**Work instruction:** The reply has to contain each record exactly as written.

**Entries taken from a collection:**
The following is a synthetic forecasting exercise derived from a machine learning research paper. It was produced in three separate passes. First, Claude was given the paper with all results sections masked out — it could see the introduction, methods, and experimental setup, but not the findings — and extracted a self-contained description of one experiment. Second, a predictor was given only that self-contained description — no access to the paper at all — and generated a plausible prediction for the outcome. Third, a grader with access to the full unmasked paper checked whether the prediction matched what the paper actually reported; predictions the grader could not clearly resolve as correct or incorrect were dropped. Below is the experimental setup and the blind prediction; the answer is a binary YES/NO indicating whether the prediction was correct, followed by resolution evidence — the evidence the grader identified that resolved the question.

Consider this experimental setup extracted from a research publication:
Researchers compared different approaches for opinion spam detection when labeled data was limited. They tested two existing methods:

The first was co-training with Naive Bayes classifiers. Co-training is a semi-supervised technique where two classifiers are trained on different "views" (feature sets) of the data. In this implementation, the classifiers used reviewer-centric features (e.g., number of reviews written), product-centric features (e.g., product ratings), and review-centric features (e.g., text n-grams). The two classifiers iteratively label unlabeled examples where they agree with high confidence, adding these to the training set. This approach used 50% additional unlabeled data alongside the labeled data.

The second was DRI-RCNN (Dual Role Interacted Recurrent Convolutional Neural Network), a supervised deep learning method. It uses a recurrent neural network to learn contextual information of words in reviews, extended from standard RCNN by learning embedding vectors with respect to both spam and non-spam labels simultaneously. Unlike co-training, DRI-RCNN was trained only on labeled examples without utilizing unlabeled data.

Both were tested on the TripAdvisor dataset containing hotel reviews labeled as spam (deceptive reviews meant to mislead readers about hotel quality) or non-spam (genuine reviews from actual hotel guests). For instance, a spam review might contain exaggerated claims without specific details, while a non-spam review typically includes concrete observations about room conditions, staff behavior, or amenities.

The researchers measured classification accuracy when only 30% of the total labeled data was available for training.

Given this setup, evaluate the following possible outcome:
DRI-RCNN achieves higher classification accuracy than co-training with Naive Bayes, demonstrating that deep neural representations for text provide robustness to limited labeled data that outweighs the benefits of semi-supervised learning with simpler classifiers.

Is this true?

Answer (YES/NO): YES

**Answer space:**
The following is a synthetic forecasting exercise derived from a machine learning research paper. It was produced in three separate passes. First, Claude was given the paper with all results sections masked out — it could see the introduction, methods, and experimental setup, but not the findings — and extracted a self-contained description of one experiment. Second, a predictor was given only that self-contained description — no access to the paper at all — and generated a plausible prediction for the outcome. Third, a grader with access to the full unmasked paper checked whether the prediction matched what the paper actually reported; predictions the grader could not clearly resolve as correct or incorrect were dropped. Below is the experimental setup and the blind prediction; the answer is a binary YES/NO indicating whether the prediction was correct, followed by resolution evidence — the evidence the grader identified that resolved the question.

Consider this experimental setup extracted from a research publication:
Researchers compared different approaches for opinion spam detection when labeled data was limited. They tested two existing methods:

The first was co-training with Naive Bayes classifiers. Co-training is a semi-supervised technique where two classifiers are trained on different "views" (feature sets) of the data. In this implementation, the classifiers used reviewer-centric features (e.g., number of reviews written), product-centric features (e.g., product ratings), and review-centric features (e.g., text n-grams). The two classifiers iteratively label unlabeled examples where they agree with high confidence, adding these to the training set. This approach used 50% additional unlabeled data alongside the labeled data.

The second was DRI-RCNN (Dual Role Interacted Recurrent Convolutional Neural Network), a supervised deep learning method. It uses a recurrent neural network to learn contextual information of words in reviews, extended from standard RCNN by learning embedding vectors with respect to both spam and non-spam labels simultaneously. Unlike co-training, DRI-RCNN was trained only on labeled examples without utilizing unlabeled data.

Both were tested on the TripAdvisor dataset containing hotel reviews labeled as spam (deceptive reviews meant to mislead readers about hotel quality) or non-spam (genuine reviews from actual hotel guests). For instance, a spam review might contain exaggerated claims without specific details, while a non-spam review typically includes concrete observations about room conditions, staff behavior, or amenities.

The researchers measured classification accuracy when only 30% of the total labeled data was available for training.

Given this setup, evaluate the following possible outcome:
DRI-RCNN achieves higher classification accuracy than co-training with Naive Bayes, demonstrating that deep neural representations for text provide robustness to limited labeled data that outweighs the benefits of semi-supervised learning with simpler classifiers.

Is this true?

Answer (YES/NO): YES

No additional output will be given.